Secondo il documento sui Templari nei Pirenei, che cosa delle sculture esterne della chiesa di Luz fa pensare che le accuse rivolte ai templari fossero fondate? Indica anche quale avvertenza segue subito dopo.

---------- Documento ----------

I Templari nei Pirenèi: LUZ SAINT SAVEUR. Il Castello SAINTE MARIE

Luz in spagnolo vuol dire luce e davvero questo piccolo paesino, vicino a Gavarnie, è colmo di luce. La cosa più bella e caratteristica di Luz, è senz’altro la sua chiesa fortificata, che va proprio vista. Si sente un’atmosfera magica, rilassante, ad entrare qui.. Eppure era anche un luogo di difesa, con colatoie al di sopra della torre che da l’accesso. Le sculture dell’esterno hanno forme così bizzarre, da dare davvero l’impressione che le accuse rivolte ai templari fossero fondate, ma devo avvertire che solo la tradizione attribuisce a questi monaci la costruzione della chiesa.

---------- Materiale raccolto ----------

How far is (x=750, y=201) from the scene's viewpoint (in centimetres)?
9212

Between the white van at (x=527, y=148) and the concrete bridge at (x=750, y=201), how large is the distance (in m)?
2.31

----------

● **Risultato**
Le sculture esterne hanno forme così bizzarre da dare l'impressione che le accuse rivolte ai templari fossero fondate. Il documento avverte però che solo la tradizione attribuisce a questi monaci la costruzione della chiesa.